RELAZIONI CATTOLICO-ORTODOSSE

 

IL RUOLO DEI GESUITI

 

In una riunione di gesuiti (Velehrad 3-7 ottobre 2002) p. Peter-Hans Kolvenbach ha tenuto una relazione su Il ruolo dei Gesuiti nelle relazioni cattoliche-ortodosse in Europa: passato, presente, futuro.

 

Velehrad è una città della repubblica ceca, uno dei primi posti dove i fratelli ss. Cirillo e Metodio predicarono il Vangelo ai popoli slavi. Lo stesso Giovanni Paolo II, nel 1999, ha definito Velehrad una delle tre “culle della cristianità” in Europa.

Questa città – ha sottolineato p. Kolvenbach1 – è importante anche nella storia delle relazioni ecumeniche tra cattolici e ortodossi, luogo di una serie di conferenze teologiche sull’unità dei cristiani che i gesuiti furono chiamati a organizzare. Cominciati con la conferenza del 1907, gli incontri sono continuati fino al momento in cui il regime comunista ha deciso di vietarli. Il loro scopo era di promuovere una più chiara comprensione dei problemi esistenti nelle relazioni ecclesiali oriente-occidente e rafforzare i legami spirituali tra le chiese.

 

RELAZIONI

CATTOLICO-ORTODOSSE

 

Come descrivere le relazioni tra le chiese ortodosse e la chiesa cattolica? Secondo Michel Evdokimov in un articolo relativamente recente (La Croix, 12 aprile 2002), si tratta di una realtà variegata. Da una parte, la grande speranza di piena comunione tra le chiese sorelle è appassita. Ma ci sono movimenti stimolanti, in genere sotterranei, che incoraggiano. Durante la riunione a Baltimora nel 1999, la Commissione internazionale cattolico-ortodossa è stata costretta ad ammettere che le relazioni a livello ufficiale si sono fermate. Ma gruppi cattolico-ortodossi negli Stati Uniti e in Francia, per esempio, continuano a compiere un lavoro fruttuoso.

Si può dire la stessa cosa delle visite ecumeniche del papa. Malgrado le riserve iniziali e alcune sfortunate reazioni individuali, le visite alle chiese sorelle in Romania e in Grecia, nel Medio Oriente e nel Caucaso, hanno creato delle aperture per il dialogo. La visita in Ucraina invece ha ridotto ancora di più le poche speranze riguardo alla molto desiderata visita in Russia. D’altra parte, segni incoraggianti sono i gemellaggi tra le diocesi ortodosse e quelle cattoliche in Europa, come pure le visite dei cattolici, tra i quali i gesuiti, nella Santa Russia e alle altre chiese ortodosse in Europa orientale, visite effettuate in vero spirito di amicizia e comunione e libere dal proselitismo. Quando gli ortodossi e i cattolici si invitano a vicenda alle riunioni spirituali, bibliche, storiche o ecologiche, il rifiuto è raro. Nonostante ciò, c’è ancora una tendenza a escludere da tali riunioni i cattolici uniati e di stringere i contatti degli ortodossi con la chiesa cattolica latina.

## Compiti dell'esercizio
1) Ricopia fedelmente la parte del brano sulle relazioni cattolico-ortodosse che comincia con le parole "In una riunione" e termina con "passato, presente, futuro.".
2) Rispondi in base al brano sulle relazioni cattolico-ortodosse:
(a) In che anno cominciarono le conferenze teologiche di Velehrad?
(b) In quale città si riunì nel 1999 la Commissione internazionale cattolico-ortodossa?
(c) Quale visita del papa ha ridotto ancora di più le speranze di una visita in Russia?
I record non servono per svolgere l'esercizio.

## Estratti dei record
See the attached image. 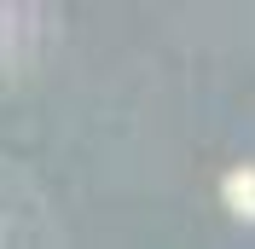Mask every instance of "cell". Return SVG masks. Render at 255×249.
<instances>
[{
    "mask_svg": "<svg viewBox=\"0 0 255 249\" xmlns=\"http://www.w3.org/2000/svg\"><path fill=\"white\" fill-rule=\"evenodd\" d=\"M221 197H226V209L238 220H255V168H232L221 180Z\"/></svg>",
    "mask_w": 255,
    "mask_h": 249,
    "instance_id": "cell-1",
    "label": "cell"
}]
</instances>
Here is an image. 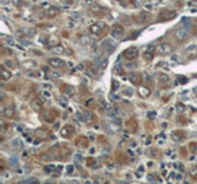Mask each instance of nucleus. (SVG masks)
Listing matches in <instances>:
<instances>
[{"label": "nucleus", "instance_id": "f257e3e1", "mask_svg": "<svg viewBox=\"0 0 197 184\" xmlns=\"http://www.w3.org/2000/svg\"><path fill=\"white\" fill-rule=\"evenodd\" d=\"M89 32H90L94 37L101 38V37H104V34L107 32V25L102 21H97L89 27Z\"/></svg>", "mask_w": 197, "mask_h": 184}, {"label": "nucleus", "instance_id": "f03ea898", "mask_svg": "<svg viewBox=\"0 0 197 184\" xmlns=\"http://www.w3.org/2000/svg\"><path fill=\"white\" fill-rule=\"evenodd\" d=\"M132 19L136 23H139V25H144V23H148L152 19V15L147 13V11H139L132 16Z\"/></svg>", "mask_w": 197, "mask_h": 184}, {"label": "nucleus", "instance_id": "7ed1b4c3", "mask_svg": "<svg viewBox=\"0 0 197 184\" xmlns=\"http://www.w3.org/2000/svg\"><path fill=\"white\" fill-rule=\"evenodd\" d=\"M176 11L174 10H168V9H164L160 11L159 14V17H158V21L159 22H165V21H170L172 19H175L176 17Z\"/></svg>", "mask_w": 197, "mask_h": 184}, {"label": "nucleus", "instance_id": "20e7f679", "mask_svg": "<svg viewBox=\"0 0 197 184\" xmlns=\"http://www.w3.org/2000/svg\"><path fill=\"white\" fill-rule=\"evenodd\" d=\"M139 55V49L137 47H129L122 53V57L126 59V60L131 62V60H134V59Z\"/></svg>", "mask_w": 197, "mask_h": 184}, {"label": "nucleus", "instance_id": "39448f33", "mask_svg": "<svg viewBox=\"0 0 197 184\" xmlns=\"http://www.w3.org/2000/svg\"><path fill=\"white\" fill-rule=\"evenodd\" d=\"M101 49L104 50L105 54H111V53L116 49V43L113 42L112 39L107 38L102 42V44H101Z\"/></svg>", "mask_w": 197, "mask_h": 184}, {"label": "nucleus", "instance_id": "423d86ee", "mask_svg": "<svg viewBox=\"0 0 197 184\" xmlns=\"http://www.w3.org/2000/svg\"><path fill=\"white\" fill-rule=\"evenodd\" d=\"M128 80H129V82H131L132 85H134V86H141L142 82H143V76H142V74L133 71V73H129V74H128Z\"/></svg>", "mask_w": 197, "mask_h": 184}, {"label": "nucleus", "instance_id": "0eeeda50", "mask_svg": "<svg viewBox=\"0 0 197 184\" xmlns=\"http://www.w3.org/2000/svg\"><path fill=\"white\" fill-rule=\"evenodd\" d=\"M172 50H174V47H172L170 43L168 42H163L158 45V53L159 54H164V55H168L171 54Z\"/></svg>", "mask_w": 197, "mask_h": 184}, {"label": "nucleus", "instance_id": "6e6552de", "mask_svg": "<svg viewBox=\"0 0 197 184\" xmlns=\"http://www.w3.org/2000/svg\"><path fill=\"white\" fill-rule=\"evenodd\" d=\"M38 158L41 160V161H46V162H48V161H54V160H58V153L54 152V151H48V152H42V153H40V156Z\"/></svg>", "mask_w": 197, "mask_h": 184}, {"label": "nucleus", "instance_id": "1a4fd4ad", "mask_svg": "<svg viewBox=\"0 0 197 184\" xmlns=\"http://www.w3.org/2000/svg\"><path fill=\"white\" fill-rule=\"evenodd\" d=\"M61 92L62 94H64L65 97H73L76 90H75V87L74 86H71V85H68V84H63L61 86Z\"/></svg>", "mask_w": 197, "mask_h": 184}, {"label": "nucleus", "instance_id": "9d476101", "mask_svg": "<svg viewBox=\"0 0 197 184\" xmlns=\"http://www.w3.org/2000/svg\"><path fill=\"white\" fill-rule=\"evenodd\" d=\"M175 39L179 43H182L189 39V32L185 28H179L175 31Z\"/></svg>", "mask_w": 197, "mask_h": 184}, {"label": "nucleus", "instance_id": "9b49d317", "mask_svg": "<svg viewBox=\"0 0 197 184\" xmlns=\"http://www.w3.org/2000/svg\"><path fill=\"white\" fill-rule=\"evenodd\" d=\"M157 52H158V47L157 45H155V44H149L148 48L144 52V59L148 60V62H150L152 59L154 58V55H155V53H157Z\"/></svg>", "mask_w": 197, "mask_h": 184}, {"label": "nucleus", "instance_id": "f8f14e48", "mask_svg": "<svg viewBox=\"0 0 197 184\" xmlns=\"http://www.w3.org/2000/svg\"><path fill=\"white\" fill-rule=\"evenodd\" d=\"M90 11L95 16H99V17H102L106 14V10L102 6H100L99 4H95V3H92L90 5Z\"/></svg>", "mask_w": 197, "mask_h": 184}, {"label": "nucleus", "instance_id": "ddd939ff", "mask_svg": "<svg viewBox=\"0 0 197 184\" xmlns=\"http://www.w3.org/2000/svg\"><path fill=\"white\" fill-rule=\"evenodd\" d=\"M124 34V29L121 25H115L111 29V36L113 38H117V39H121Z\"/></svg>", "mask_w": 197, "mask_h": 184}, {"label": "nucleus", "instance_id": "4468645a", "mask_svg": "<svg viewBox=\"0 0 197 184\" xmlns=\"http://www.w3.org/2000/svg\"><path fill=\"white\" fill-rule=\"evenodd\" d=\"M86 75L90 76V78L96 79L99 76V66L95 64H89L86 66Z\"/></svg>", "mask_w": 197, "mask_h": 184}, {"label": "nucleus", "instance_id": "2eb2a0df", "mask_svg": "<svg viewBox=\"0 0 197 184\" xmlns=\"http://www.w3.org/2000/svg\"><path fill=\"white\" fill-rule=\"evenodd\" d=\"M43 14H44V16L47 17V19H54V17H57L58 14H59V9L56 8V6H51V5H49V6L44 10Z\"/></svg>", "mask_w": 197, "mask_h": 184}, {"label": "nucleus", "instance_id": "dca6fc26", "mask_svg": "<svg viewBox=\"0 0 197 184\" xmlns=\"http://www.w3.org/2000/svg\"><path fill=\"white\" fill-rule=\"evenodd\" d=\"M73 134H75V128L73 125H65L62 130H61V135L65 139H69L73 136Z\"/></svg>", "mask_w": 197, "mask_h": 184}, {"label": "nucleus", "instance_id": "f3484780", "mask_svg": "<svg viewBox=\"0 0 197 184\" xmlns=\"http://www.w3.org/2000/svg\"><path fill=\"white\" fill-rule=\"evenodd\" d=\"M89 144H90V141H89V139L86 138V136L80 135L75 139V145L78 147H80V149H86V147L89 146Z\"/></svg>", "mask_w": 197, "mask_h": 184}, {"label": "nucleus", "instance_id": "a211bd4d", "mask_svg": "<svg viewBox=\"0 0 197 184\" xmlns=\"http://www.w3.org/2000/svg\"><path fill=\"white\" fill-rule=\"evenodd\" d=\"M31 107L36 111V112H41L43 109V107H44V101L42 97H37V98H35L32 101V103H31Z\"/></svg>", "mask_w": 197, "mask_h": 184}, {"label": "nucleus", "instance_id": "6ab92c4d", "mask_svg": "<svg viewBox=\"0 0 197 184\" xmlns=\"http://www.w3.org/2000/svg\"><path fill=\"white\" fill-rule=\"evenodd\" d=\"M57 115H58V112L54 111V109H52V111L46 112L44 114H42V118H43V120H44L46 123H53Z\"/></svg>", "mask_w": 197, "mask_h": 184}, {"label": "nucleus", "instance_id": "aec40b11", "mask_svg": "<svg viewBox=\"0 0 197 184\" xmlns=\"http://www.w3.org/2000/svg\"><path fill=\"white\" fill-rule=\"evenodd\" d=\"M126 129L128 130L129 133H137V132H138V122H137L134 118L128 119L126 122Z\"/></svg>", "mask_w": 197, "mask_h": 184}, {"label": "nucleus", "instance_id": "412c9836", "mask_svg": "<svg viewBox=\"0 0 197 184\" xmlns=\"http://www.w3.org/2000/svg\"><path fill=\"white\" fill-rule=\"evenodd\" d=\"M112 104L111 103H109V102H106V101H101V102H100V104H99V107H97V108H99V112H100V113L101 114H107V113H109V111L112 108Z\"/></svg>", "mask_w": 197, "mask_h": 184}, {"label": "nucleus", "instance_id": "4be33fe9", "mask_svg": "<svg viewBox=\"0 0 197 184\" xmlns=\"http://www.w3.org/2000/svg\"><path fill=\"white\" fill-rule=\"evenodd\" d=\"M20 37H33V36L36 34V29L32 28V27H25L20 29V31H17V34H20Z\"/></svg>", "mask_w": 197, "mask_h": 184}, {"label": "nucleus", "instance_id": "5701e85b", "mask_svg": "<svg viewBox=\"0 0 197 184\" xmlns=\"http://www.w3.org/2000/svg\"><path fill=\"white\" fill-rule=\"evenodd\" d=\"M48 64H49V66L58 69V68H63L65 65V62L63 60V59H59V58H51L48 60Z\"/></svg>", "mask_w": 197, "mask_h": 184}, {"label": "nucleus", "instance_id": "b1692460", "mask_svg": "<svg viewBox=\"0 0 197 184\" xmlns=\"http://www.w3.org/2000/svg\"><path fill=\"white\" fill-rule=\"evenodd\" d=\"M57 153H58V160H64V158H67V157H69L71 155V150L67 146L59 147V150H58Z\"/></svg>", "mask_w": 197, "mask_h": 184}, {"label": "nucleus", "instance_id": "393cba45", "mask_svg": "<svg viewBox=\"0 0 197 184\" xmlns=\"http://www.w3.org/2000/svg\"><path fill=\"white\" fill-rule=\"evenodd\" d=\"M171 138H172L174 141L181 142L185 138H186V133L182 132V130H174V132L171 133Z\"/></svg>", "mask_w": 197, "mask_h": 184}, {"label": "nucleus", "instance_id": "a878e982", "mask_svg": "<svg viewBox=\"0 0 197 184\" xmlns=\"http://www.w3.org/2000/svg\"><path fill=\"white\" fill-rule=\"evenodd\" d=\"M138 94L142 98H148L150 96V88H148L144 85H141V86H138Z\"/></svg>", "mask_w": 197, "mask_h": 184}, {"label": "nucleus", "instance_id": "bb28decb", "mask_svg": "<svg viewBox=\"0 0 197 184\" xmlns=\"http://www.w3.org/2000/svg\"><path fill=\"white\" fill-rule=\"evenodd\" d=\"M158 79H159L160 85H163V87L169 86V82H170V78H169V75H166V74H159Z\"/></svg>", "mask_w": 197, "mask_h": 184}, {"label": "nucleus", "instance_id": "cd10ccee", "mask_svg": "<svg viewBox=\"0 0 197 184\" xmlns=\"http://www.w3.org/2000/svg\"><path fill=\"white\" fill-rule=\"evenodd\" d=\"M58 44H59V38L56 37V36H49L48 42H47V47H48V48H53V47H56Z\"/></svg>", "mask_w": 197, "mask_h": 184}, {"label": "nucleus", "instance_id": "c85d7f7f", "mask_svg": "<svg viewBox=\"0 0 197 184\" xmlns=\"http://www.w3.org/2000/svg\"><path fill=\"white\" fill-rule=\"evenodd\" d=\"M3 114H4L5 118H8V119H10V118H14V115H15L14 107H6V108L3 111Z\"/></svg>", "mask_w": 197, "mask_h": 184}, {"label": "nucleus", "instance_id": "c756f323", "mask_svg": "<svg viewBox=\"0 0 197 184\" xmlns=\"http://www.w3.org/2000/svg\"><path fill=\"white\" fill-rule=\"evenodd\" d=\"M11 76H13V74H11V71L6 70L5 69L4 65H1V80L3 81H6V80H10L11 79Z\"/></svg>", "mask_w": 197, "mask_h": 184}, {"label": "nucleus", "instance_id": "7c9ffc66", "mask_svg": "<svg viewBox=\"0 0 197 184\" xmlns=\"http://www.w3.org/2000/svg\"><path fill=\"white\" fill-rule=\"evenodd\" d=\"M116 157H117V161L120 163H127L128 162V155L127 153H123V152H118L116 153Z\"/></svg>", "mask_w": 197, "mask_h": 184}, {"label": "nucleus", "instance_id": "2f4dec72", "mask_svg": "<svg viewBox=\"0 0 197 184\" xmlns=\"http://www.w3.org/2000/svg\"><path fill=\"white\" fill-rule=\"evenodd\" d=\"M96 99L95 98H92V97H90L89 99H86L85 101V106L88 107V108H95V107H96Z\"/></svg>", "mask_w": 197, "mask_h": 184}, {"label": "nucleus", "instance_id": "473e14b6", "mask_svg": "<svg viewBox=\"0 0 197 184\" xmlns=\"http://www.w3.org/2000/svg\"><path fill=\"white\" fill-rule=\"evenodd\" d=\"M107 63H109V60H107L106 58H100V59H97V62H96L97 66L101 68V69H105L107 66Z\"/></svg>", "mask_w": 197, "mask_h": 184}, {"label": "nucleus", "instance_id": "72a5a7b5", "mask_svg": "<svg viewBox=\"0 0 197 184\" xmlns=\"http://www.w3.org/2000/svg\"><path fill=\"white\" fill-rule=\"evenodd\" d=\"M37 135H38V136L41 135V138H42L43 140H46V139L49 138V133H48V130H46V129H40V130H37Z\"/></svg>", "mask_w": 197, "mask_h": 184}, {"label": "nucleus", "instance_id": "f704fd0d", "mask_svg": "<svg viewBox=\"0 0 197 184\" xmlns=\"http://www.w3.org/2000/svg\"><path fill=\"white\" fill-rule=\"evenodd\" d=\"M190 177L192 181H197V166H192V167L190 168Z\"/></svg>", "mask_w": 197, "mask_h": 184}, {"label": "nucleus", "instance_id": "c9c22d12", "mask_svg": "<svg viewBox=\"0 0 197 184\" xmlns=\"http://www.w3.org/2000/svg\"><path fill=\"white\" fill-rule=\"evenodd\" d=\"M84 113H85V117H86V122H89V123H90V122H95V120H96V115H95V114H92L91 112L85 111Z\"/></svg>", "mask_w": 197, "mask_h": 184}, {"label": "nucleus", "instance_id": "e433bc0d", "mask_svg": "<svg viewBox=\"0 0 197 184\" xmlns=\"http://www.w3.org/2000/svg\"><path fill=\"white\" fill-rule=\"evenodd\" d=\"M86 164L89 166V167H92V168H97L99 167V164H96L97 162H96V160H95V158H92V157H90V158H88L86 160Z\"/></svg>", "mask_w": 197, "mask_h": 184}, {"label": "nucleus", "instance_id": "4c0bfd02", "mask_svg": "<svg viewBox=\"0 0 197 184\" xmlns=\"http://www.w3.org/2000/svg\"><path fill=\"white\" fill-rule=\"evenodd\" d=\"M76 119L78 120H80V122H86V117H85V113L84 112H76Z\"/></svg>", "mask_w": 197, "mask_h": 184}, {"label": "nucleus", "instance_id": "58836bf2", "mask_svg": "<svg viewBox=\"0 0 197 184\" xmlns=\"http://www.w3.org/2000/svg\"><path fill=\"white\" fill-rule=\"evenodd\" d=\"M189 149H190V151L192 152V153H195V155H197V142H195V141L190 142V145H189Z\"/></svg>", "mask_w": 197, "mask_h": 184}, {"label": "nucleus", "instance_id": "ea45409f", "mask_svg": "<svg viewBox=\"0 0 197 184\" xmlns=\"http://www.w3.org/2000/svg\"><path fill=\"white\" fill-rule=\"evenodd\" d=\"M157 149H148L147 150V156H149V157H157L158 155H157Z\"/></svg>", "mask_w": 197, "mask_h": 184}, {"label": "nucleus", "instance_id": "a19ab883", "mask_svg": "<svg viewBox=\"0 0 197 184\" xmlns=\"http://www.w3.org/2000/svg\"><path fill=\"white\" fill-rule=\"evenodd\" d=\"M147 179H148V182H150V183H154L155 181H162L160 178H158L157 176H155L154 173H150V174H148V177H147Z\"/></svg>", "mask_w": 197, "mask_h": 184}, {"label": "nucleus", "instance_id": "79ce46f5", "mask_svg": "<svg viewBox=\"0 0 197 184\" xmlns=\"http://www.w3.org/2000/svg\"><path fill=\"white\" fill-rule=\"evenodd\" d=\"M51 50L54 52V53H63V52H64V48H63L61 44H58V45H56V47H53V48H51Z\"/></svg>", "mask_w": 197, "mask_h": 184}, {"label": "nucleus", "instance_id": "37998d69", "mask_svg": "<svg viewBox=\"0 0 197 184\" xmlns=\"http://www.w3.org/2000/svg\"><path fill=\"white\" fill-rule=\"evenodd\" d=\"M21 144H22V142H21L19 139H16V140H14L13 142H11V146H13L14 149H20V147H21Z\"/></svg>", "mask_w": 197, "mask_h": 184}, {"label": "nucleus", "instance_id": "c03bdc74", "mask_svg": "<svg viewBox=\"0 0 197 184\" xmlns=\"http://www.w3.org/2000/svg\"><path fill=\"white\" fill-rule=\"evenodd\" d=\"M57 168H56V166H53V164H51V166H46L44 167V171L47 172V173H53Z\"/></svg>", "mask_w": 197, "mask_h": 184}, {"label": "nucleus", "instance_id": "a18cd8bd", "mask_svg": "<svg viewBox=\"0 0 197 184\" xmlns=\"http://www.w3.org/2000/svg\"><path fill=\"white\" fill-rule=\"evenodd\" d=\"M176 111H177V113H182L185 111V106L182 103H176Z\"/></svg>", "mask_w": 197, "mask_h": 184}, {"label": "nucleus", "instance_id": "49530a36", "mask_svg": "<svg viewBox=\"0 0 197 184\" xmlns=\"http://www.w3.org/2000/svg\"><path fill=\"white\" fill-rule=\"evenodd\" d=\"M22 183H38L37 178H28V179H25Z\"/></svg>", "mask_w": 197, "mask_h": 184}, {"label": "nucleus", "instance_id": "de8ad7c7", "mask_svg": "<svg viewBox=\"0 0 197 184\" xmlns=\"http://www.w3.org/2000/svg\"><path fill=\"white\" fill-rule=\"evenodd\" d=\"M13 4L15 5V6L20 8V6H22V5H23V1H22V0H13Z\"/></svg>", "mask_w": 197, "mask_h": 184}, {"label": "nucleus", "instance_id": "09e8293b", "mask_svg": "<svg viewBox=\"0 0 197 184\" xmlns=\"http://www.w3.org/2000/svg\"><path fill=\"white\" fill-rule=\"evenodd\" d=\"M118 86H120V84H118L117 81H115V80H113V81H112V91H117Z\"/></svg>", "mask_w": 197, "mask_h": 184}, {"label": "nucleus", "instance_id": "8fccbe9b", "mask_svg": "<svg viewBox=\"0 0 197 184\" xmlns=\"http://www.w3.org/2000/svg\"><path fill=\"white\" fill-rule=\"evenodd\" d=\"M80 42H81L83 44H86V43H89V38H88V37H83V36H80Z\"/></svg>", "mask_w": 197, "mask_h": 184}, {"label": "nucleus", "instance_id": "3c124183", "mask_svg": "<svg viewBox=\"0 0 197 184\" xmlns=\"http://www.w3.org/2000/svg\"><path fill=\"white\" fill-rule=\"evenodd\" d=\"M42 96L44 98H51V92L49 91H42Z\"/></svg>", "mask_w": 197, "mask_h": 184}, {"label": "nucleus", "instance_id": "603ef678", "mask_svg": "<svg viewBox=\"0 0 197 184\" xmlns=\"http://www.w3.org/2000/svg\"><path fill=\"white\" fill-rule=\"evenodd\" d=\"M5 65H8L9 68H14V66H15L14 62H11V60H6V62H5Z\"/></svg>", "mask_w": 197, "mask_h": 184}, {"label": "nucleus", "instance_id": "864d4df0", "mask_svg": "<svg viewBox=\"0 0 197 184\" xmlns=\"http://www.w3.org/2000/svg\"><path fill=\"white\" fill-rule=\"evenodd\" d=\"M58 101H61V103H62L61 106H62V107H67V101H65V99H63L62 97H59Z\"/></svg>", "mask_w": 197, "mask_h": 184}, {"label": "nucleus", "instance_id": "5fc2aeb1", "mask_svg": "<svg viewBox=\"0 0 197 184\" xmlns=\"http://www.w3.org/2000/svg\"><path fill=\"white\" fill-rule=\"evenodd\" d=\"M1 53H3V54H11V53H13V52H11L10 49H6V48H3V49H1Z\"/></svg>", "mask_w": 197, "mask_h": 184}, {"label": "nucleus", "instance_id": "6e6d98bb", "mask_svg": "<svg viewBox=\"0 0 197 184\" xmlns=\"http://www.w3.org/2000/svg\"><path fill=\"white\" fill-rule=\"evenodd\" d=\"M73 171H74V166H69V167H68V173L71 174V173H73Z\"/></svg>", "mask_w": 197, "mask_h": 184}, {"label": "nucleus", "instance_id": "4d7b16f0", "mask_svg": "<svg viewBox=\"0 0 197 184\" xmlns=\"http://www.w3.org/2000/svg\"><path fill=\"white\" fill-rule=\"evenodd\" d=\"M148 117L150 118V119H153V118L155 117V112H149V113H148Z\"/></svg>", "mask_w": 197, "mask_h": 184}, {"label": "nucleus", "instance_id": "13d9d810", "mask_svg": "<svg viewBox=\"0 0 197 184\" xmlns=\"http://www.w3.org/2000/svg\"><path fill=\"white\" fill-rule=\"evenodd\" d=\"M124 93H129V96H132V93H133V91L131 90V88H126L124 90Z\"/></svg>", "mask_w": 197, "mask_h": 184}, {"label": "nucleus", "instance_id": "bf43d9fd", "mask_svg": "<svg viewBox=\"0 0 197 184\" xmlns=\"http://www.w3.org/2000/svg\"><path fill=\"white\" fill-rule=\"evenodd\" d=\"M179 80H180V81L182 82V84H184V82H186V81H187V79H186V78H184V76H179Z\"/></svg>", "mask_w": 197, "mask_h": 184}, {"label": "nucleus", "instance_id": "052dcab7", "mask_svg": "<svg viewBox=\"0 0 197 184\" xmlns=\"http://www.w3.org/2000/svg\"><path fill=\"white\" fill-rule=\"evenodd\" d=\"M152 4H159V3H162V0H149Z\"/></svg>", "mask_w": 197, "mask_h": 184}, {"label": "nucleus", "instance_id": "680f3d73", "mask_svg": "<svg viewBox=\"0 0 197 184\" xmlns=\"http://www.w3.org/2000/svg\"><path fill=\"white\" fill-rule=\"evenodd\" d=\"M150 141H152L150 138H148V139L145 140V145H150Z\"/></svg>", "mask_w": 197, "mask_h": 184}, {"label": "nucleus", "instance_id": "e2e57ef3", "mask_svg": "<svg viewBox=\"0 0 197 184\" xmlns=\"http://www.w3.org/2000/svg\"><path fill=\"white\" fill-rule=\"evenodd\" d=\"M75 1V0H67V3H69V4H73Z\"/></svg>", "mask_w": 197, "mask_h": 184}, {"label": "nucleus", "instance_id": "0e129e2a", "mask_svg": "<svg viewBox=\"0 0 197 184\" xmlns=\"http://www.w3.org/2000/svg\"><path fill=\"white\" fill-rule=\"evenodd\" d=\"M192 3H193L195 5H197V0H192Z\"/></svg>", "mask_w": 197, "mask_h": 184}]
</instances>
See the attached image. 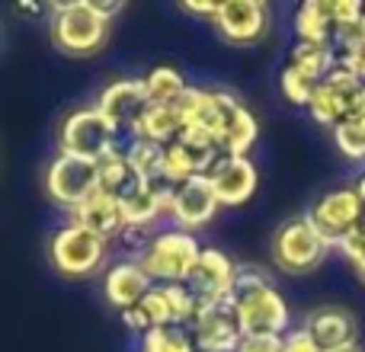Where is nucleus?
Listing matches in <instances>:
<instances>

## Risultati dei compiti
1)
In una riunione di gesuiti (Velehrad 3-7 ottobre 2002) p. Peter-Hans Kolvenbach ha tenuto una relazione su Il ruolo dei Gesuiti nelle relazioni cattoliche-ortodosse in Europa: passato, presente, futuro.

2)
(a) Nel 1907.
(b) A Baltimora.
(c) La visita in Ucraina.